1. Les usages résidentiels permis

Dans certaines situations, la construction d’une résidence est permise sans autorisation, notamment :

  • sur des lots d’une grande superficie;
  • pour un producteur agricole dans le cadre de son exploitation; et
  • dans certains cas historiques liés aux droits acquis.

Le régime des droits acquis joue d’ailleurs un rôle central en permettant la poursuite d’utilisations non agricoles existantes sous certaines conditions.

2. Les usages municipaux et d’utilité publique

Certaines interventions publiques peuvent être réalisées sans autorisation, notamment pour des travaux routiers, l’installation de services publics, tel un aqueduc ou un égout, et des infrastructures liées à la sécurité publique. Ces exceptions visent à concilier la protection agricole avec les besoins collectifs.

3. Les activités accessoires agricoles

Le règlement introduit également des ouvertures pour des activités complémentaires, notamment :

  • l’agrotourisme, ce qui inclut nos fameuses cabanes à sucre touristiques;
  • certaines activités liées à l’acériculture ou aux centres équestres;
  • des usages secondaires dans une résidence, comme un gîte touristique.

Ces usages doivent toutefois respecter des conditions strictes afin de ne pas compromettre la vocation agricole du territoire.

L’allègement administratif

Un changement important est survenu avec l’adoption du règlement permettant certaines aliénations et utilisations sans autorisation.
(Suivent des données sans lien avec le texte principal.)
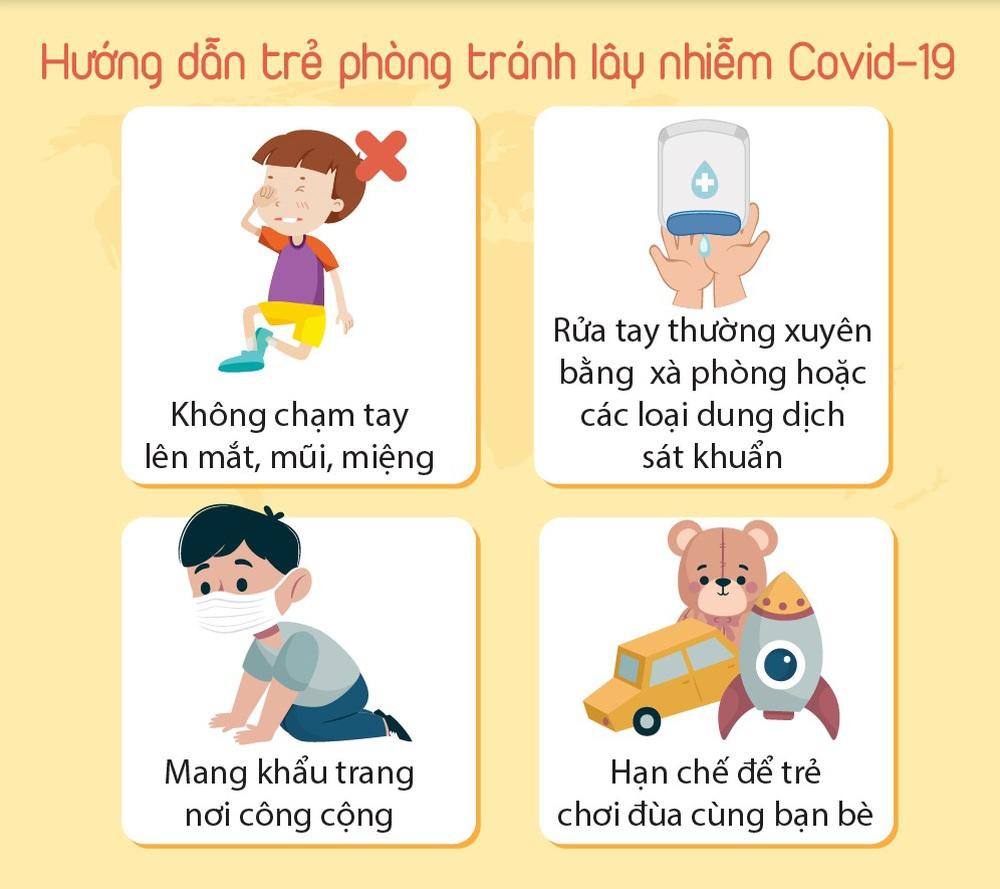 Những triệu chứng COVID-19 phổ biến thường gặp nhất ở trẻ em - Ảnh 4.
Ce virage s’inscrit dans une volonté de réduire le fardeau administratif de la CPTAQ. En effet, l’analyse d’impact estimait une réduction d’environ 250 demandes par année, permettant à la CPTAQ de concentrer ses efforts ailleurs. Déjà, depuis 1998, certaines opérations pouvaient être réalisées sans autorisation ni même déclaration, notamment l’agrandissement d’un emplacement résidentiel, certains morcellements et des constructions sommaires en milieu boisé. Le nouveau règlement poursuit cette logique en encadrant davantage les cas permis sans intervention de la Commission.

L’aliénation sans autorisation : des conditions strictes

L’une des nouveautés les plus importantes concerne la possibilité d’aliéner un lot sans autorisation, sous réserve de conditions précises, notamment :

  • la transaction doit se faire en faveur d’un producteur agricole;
  • les superficies résiduelles doivent atteindre des seuils minimaux;
  • l’opération ne doit pas entraîner le morcellement d’une érablère.
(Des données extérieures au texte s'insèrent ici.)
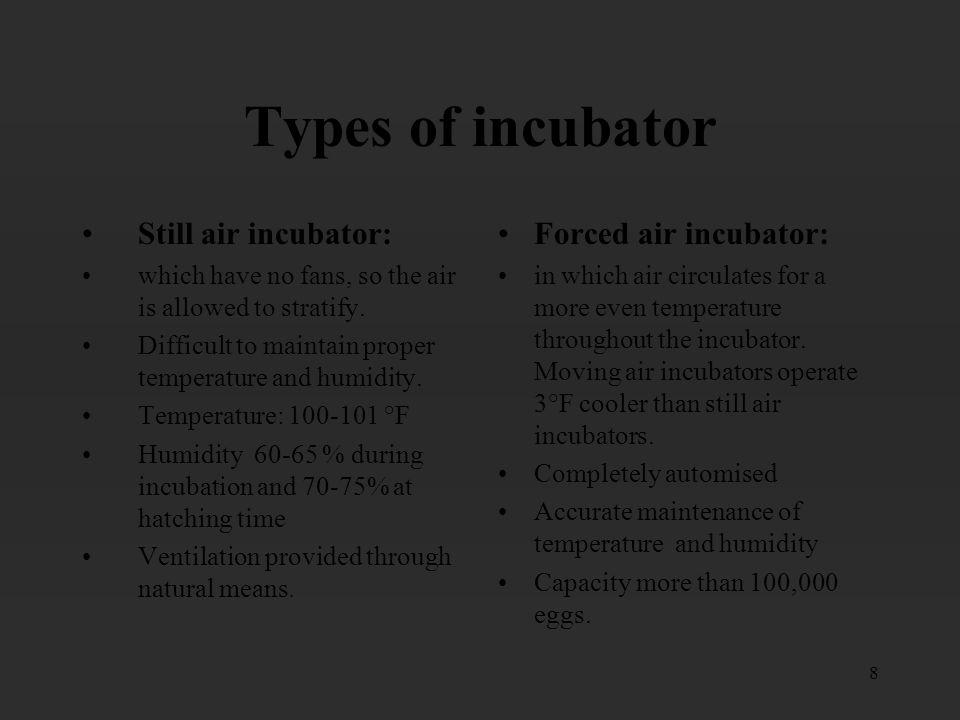 Types of incubator Still air incubator: Forced air incubator:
Ces conditions démontrent que cet assouplissement est encadré et non absolu.

Pour les développeurs immobiliers

En pratique, les changements apportés servent comme guide pour les développeurs immobiliers qui cherchent à créer de la valeur en zone agricole. Les nouvelles règles ouvrent la porte à des stratégies d’assemblage ou de reconfiguration de terrains en collaboration avec des exploitants agricoles et encouragent la transformation en un actif générateur de revenus diversifiés, sans compromettre sa conformité réglementaire. On conclut que, bien que très encadré, le développement résidentiel n’est pas totalement exclu, mais représente plutôt des opportunités ciblées qui sont souvent ignorées par le marché.

Un propriétaire (ou promettant-acheteur) d’un lot en zone agricole devrait analyser, notamment, la nature des lots, leur contiguïté, la qualité du propriétaire (producteur ou non) et le respect des seuils et conditions réglementaires. Dès le départ, une mauvaise interprétation peut entraîner des conséquences importantes, notamment le refus du projet, la nullité d’une transaction et même des sanctions, ce qui engagerait des pertes financières importantes.
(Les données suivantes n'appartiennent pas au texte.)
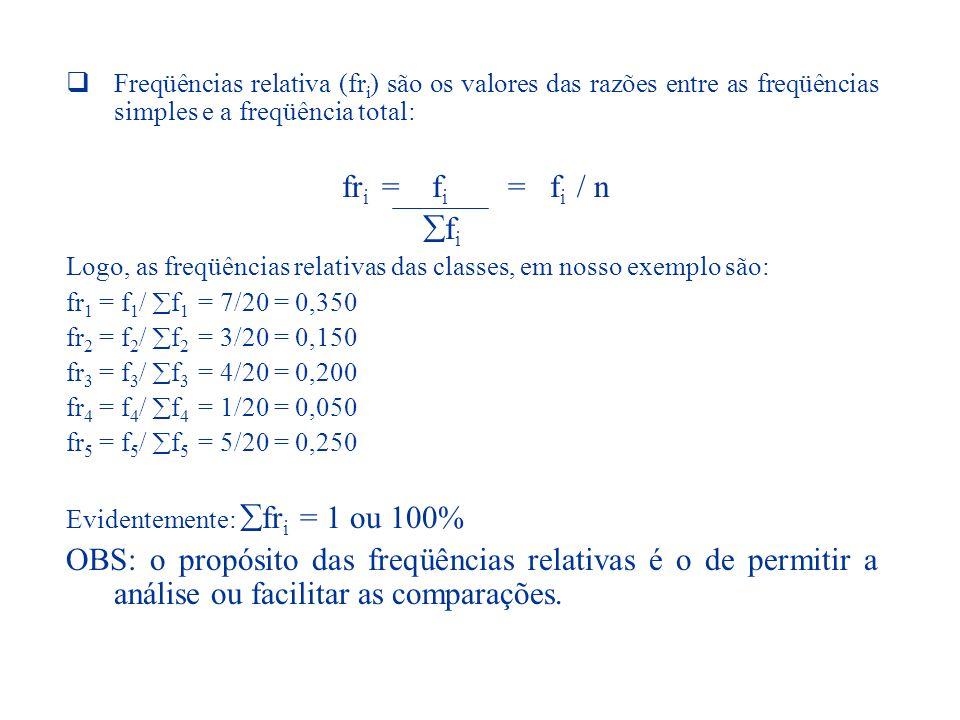 Freqüências relativa (fri) são os valores das razões entre as freqüências simples e a freqüência total:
Ce qu’il faut retenir de ce changement est que le régime applicable à la zone agricole repose sur un équilibre délicat entre la protection du territoire et la souplesse administrative. L’allègement introduit par le législateur ne signifie pas une déréglementation, mais plutôt une simplification ciblée, encadrée par des conditions précises, afin de réduire le fardeau administratif de la CPTAQ. Pour les juristes, notaires et professionnels de l’immobilier, plus particulièrement les développeurs qui cherchent à élargir leur territoire de développement, la clé réside dans une compréhension fine de ces exceptions et la classification du projet envisagé en fonction des exigences de la loi. Après tout, savoir c’est pouvoir!